Octreotide LAR and Prednisone as Neoadjuvant Treatment in Patients with Primary or Locally Recurrent Unresectable Thymic Tumors: A Phase II Study.

Therapeutic options to cure advanced, recurrent, and unresectable thymomas are limited. The most important factor for long-term survival of thymoma patients is complete resection (R0) of the tumor. We therefore evaluated the response to and the induction of resectability of primarily or locally recurrent unresectable thymomas and thymic carcinomas by octreotide Long-Acting Release (LAR) plus prednisone therapy in patients with positive octreotide scans.
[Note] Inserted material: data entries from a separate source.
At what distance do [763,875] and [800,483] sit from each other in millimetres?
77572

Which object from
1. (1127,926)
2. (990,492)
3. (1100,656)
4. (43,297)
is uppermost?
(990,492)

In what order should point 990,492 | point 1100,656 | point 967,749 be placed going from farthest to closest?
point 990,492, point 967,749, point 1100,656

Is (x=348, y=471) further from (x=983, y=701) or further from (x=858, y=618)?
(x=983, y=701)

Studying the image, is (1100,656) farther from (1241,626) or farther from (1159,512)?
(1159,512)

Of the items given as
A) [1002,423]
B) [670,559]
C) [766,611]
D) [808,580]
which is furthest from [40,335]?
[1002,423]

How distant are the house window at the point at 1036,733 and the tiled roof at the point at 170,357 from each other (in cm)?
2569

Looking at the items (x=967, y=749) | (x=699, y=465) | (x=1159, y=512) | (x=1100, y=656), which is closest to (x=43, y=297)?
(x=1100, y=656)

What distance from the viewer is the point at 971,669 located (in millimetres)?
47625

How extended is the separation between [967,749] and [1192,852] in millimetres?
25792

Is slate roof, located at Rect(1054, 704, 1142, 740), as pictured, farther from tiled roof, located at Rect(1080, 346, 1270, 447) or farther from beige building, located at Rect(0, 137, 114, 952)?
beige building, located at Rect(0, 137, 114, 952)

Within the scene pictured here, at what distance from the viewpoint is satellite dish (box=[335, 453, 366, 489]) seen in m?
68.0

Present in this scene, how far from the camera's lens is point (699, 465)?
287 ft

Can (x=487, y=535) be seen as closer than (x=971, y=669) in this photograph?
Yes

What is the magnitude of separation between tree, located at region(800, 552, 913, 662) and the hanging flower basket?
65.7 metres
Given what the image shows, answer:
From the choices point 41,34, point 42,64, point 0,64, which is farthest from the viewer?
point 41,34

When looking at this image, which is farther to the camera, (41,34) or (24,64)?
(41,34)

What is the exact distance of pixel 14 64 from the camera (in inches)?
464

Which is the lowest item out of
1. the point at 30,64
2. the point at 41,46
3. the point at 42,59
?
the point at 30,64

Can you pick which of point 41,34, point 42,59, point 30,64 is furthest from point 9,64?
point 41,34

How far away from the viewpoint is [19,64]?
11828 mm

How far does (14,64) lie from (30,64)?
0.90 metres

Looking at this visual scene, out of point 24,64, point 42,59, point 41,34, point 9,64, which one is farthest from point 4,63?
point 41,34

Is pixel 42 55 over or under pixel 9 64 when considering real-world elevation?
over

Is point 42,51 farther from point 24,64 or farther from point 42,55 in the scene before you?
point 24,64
In this open label, single-arm phase II study, 17 patients with thymomas considered unresectable or locally recurrent thymoma (n = 15) and thymic carcinoma (n = 2) at Masaoka stage III were enrolled. Octreotide LAR (30 mg once every 2 weeks) was administered in combination with prednisone (0.6 mg/kg per day) for a maximum of 24 weeks (study design according to Fleming´s one sample multiple testing procedure for phase II clinical trials). Tumor size was evaluated by volumetric CT measurements, and a decrease in tumor volume of at least 20% at week 12 compared to baseline was considered as a response. We found that octreotide LAR plus prednisone elicited response in 15 of 17 patients (88%). Median reduction of tumor volume after 12 weeks of treatment was 51% (range 20%-86%). Subsequently, complete surgical resection was achieved in five (29%) and four patients (23%) after 12 and 24 weeks, respectively. Octreotide LAR plus prednisone treatment was discontinued in two patients before week 12 due to unsatisfactory therapeutic effects or adverse events. The most frequent adverse events were gastrointestinal (71%), infectious (65%), and hematological (41%) complications. In conclusion, octreotide LAR plus prednisone is efficacious in patients with primary or recurrent unresectable thymoma with respect to tumor regression. Octreotide LAR plus prednisone was well tolerated and adverse events were in line with the known safety profile of both agents.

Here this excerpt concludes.